I hope Mexico's political make-over will prompt Americans to look more favorably on their neighbor, and by extension, on immigrants like me who still feel a degree of loyalty to our country of origin.
I hear from people perplexed or angry about immigrants who don't assimilate. We're even denounced as traitors for allegiances crisscrossing our common border.
''I am wondering why you wish to undermine the very country that allows you to write your column ... The USA,'' wrote one reader fuming about my articles extolling cultural traditions. ''You should decide which is more important: (Admiring) salsa music and 16th century costumes or belonging to the most important country ever established in history.''
Hey, what's wrong with life, liberty and the pursuit of great salsa?
In the United States, patriotism requires a belief in the founding principles contained in the Constitution and Declaration of Independence. It is allegiance to a system of self-governance, not necessarily a culture. In Mexico, patriotism is more sentimental. It evokes passion for the homeland and respect for its people, language and customs.
A Mexican patriot could well love his country and hate his form of government. An American patriot could never do the same.
As long as the two political systems were perceived as fundamentally different, Americans understandably drew lines of allegiance in the sand.

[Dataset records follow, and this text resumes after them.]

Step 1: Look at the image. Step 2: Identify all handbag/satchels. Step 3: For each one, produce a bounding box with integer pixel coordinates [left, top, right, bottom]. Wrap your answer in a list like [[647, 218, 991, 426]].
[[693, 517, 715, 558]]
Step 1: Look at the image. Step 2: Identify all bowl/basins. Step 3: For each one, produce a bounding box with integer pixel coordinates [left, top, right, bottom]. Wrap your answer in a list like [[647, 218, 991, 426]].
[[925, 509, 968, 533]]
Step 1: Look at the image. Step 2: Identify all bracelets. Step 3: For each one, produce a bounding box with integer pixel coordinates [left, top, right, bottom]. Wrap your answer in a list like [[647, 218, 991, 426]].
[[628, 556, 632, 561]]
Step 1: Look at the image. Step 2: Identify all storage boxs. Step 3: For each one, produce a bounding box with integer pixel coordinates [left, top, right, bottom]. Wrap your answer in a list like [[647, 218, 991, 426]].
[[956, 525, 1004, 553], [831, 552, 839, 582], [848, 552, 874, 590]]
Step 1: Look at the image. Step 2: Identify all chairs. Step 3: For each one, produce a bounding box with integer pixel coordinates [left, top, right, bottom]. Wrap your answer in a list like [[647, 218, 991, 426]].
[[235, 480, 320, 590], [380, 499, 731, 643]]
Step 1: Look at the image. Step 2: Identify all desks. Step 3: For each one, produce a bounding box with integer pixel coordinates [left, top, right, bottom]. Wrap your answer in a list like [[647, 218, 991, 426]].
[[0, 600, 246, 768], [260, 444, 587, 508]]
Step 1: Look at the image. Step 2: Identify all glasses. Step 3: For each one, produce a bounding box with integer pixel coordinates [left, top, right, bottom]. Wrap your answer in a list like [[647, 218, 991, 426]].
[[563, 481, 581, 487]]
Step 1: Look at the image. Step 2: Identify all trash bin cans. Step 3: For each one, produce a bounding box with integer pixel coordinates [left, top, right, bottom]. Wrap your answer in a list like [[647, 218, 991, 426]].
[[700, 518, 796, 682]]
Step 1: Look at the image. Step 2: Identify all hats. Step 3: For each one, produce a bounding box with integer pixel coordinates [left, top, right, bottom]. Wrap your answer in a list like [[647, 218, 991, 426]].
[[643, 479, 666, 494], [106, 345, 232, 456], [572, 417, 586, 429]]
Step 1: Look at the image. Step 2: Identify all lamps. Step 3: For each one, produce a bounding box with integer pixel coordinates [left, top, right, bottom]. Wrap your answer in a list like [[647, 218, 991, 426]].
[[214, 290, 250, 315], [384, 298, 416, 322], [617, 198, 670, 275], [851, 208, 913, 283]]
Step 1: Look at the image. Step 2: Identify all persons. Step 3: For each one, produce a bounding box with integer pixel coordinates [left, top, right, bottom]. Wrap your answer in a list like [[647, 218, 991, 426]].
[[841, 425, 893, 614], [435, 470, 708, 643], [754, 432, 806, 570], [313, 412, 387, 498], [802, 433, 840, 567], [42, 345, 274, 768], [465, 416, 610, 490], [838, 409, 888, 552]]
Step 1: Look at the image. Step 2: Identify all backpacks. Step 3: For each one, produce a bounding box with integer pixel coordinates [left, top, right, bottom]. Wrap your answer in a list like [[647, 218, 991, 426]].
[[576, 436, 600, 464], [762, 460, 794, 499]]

Which side are you on? The side of truth, justice and Superman? Or the side of corrupt governments, crooked elections and the ''Chupacabras,'' the mythical bloodsucking creature that became a metaphor for Mexican politicians sucking their people dry.
That borderline now is blurring, thanks to Mexico's millennial election.
In fact, Mexican politics is looking more and more American. The 2000 campaign featured a first-ever primary, endless polling, celebrity endorsements by singers and soccer players, and even some media mudslinging among the leading candidates. More important, the vote was relatively free of fraud and people had faith in the results. The transition of power promises to be orderly too.
Mexico has emerged as a vigorous democracy with a multiparty system based on the will of the people and respect for the rule of law. The only thing missing is apple pie. Otherwise, our neighboring governments are starting to have a lot in common.
Maybe we won't have to choose sides after all.
''Multiple loyalties are objectionable only if they are inconsistent,'' wrote Horace Kallen in a 1913 essay on international Zionism. Kallen, the Harvard-educated son of East European immigrants and professor at the New School for Social Research, was an early proponent of cultural pluralism in the United States.
Today, multiculturalism is revising notions of patriotism as ''my country, right or wrong,'' argued Victor Navasky, publisher of The Nation. That kind of patriotism ''makes you hate other countries'' and defend your own, even when ''you think it's behaving in an immoral and unjust way,'' he said in a debate about patriotism recounted in Saturday's New York Times.
Multiculturalism allows for competing allegiances and embraces loyalties at all levels: love of family, tribe, culture, country and international community. Said Navasky: ''The most valuable kind of patriotism is one which honors the other relationships rather than competes against them.''
Patriotism, he concluded, is the struggle to make your country a better place. As the Mexican elections proved, that definition works on both sides of the border.